Requirement:
Copy the lines below exactly, starting with the first and finishing with the one holding "Photo de Embassy"; do not copy the pictures.

══════════

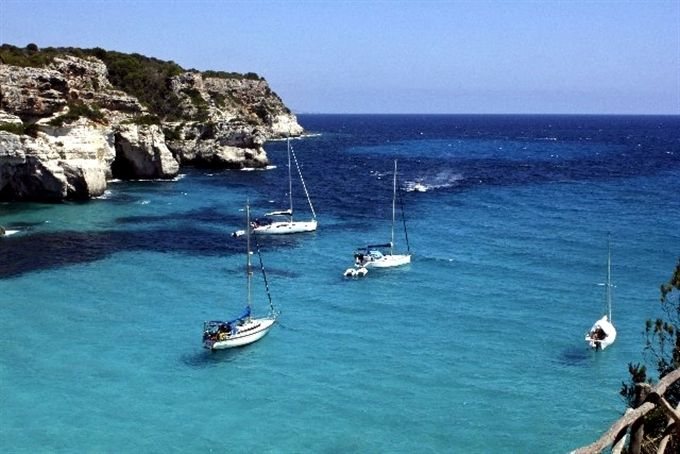 セレブが集まるスペイン「メノルカ島」綺麗な海と白亜の街並み、グルメも充実のリゾート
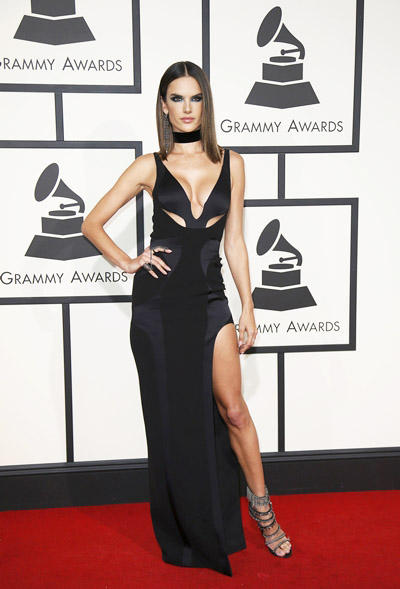 Alessandra Ambrosio arrives at the 58th Grammy Awards in Los Angeles, California February 15, 2016. REUTERS/Danny Moloshok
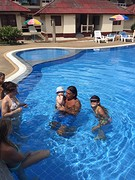 Allemaal in zwembad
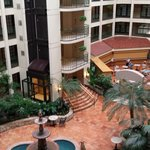 Photo de Embassy Suites Hotel Chicago - Schaumburg / Woodfield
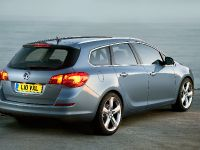 2011 Vauxhall Astra Sports Tourer, 1 of 11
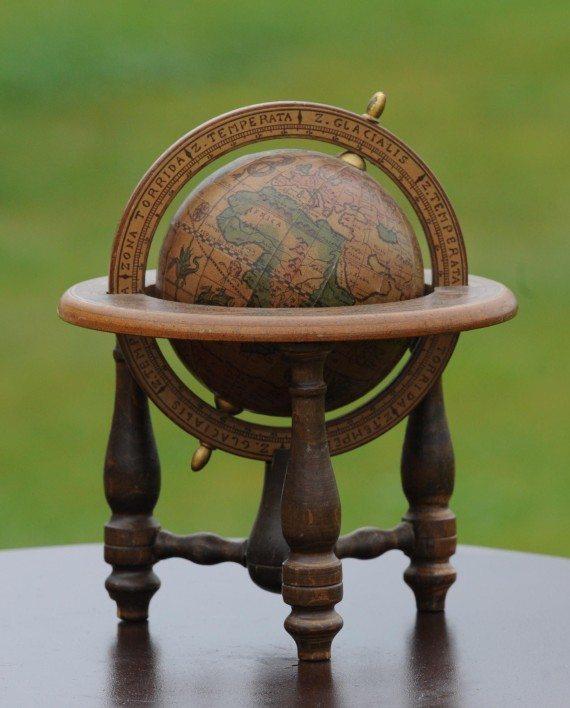 globe terrestre vintage en bois oravis. Black Bedroom Furniture Sets. Home Design Ideas
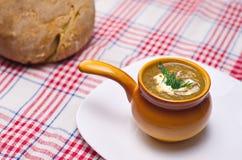 Сметанообразные суп и хлеб Стоковые Фото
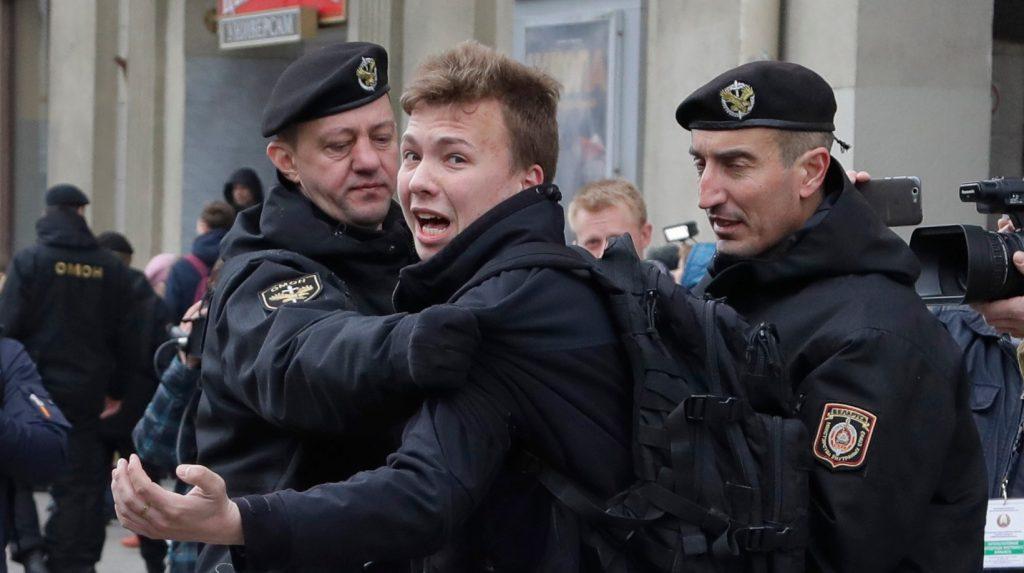 Lukašenko pritvrdzuje. Vynútené pristátie lietadla a zatknutie opozičného novinára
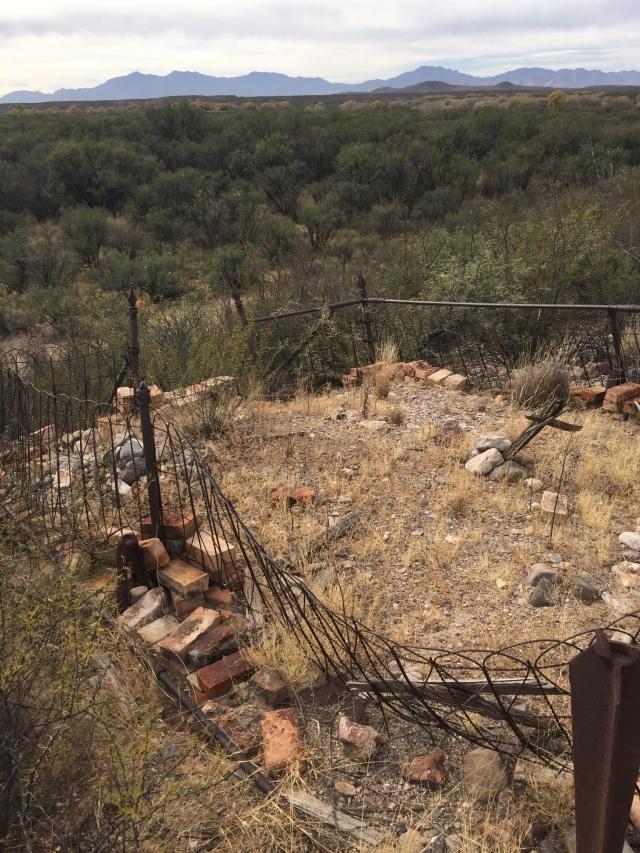 Fairbank's graveyard (c) ABR 2016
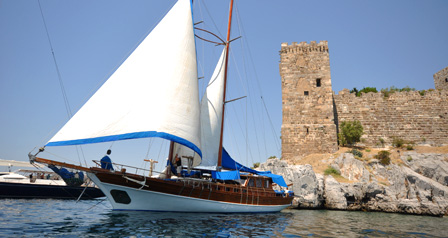 GUSTO This chic sailing gulet is ideal for four couples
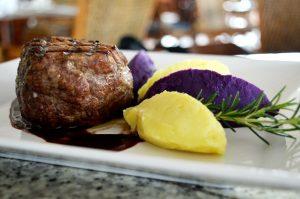 Mignon grelhado com purê de batata doce roxa e branca ao molho de vinho reduzido e gengibre (1)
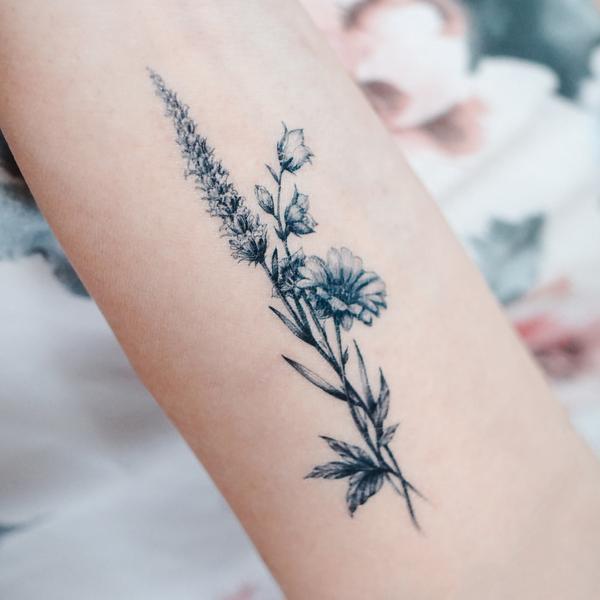Lavender Daisy Flower Tattoo Lavender Tattoo Daisy Flower Tattoos Poppies Tattoo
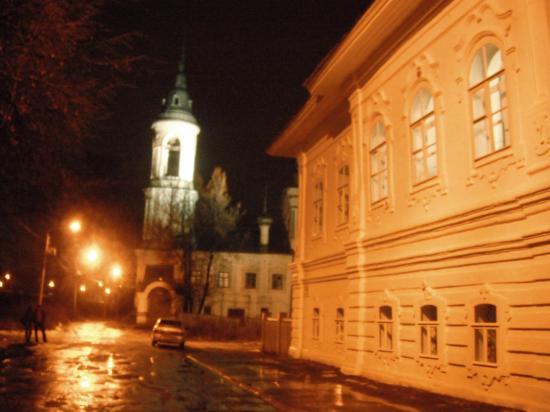 здание ночлежного дома 1777г.Было выкуплено у купчихи Кусковой за 15 тысяч купцом 2 гильдии Т.Е Колесниковым.Дом так и предназначен был как ночлежка. Второе открытие дома было 1 декабря 1992 года.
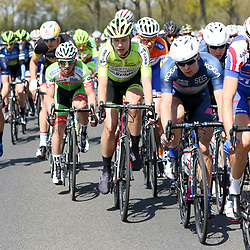 02-05-2015: Wielrennen: Ronde van Overijssel mannen: Rijssen  <br />RIJSSEN (NED) wielrennen:  De 63e ronde van Overijssel heeft als zwaarte punt de heuveltjes rond Ootmarsum en de Sallandse heuvelrug. Net als in de ronde van Vlaanderen kent men in Overijssel het dorp van de ronde. In 2015 is de eer aan Markelo.<br />Attent in de richting van Oldenzaal Steven Lammertink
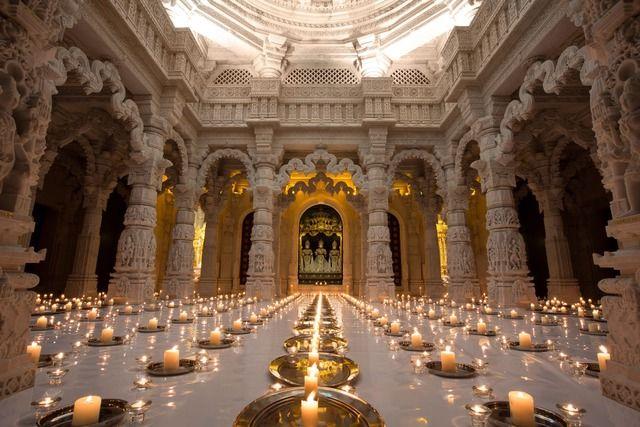 Diwali Morning @ BAPS Shri Swaminarayan Mandir (Neasden Temple)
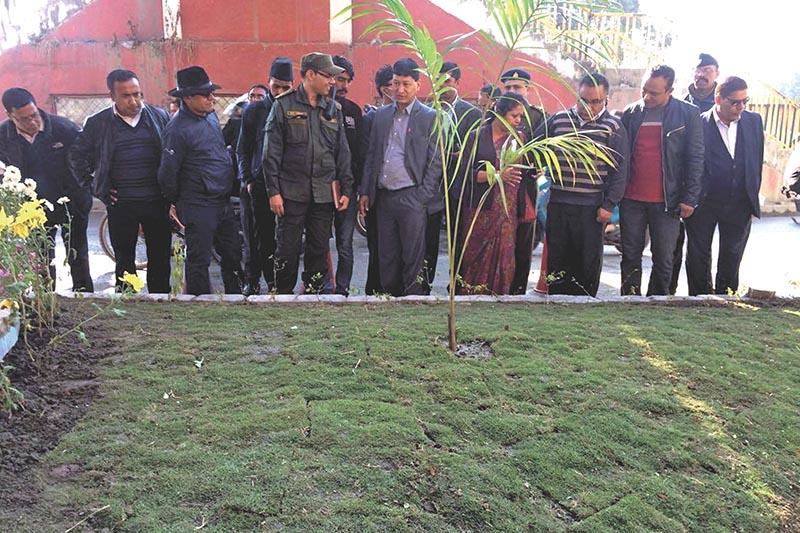 Kathmandu Metropolitan City Mayor Bidhya Sundar Shakya inspecting a traffic island in Jamal, Kathmandu, on Sunday, November 12, 2017. Photo: THT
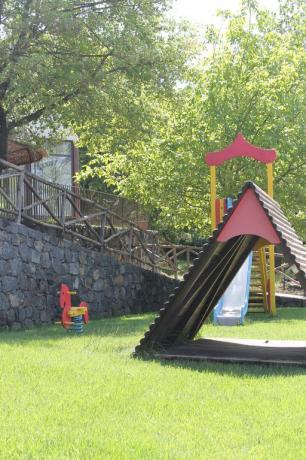 Area giochi bambini agriturismo ad Adrano vicino Paternò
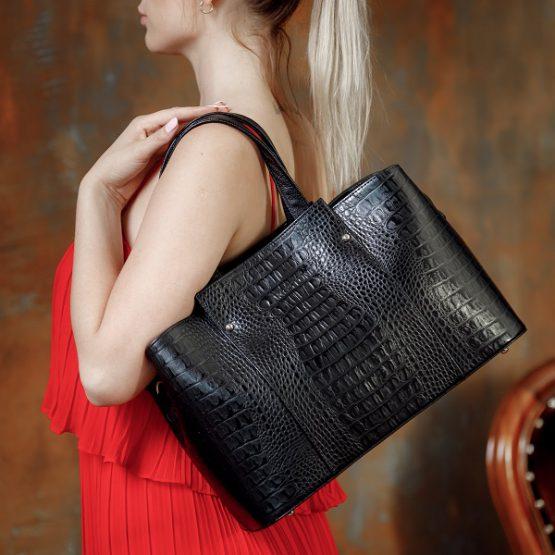 Черная сумка женская классическая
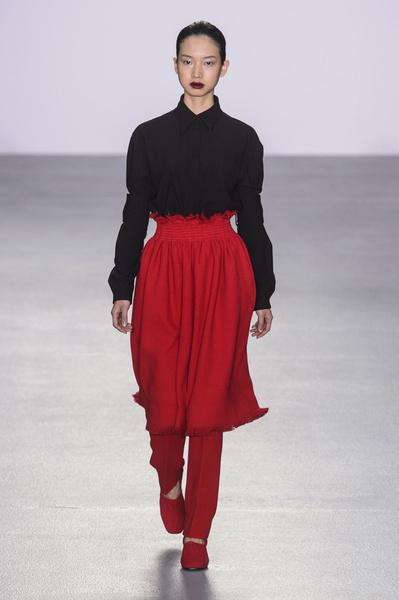 Самые красивые образы Недели моды в Лондоне | галерея [1] фото [68]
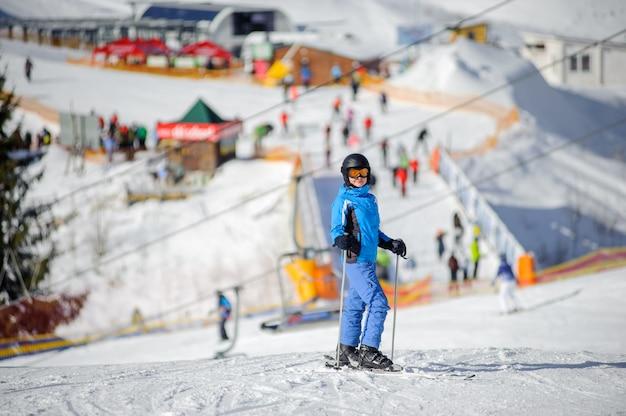 Vrouwelijke skiër op een skihelling op een zonnige dag Premium Foto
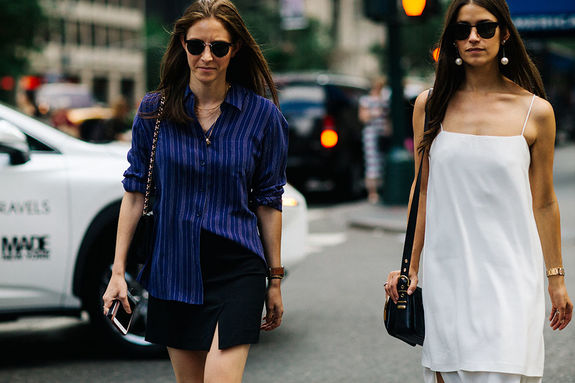 Картинки по запросу новых способов носить рубашку модно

══════════

Solved problem:
 セレブが集まるスペイン「メノルカ島」綺麗な海と白亜の街並み、グルメも充実のリゾート
 Alessandra Ambrosio arrives at the 58th Grammy Awards in Los Angeles, California February 15, 2016. REUTERS/Danny Moloshok
 Allemaal in zwembad
 Photo de Embassy Suites Hotel Chicago - Schaumburg / Woodfield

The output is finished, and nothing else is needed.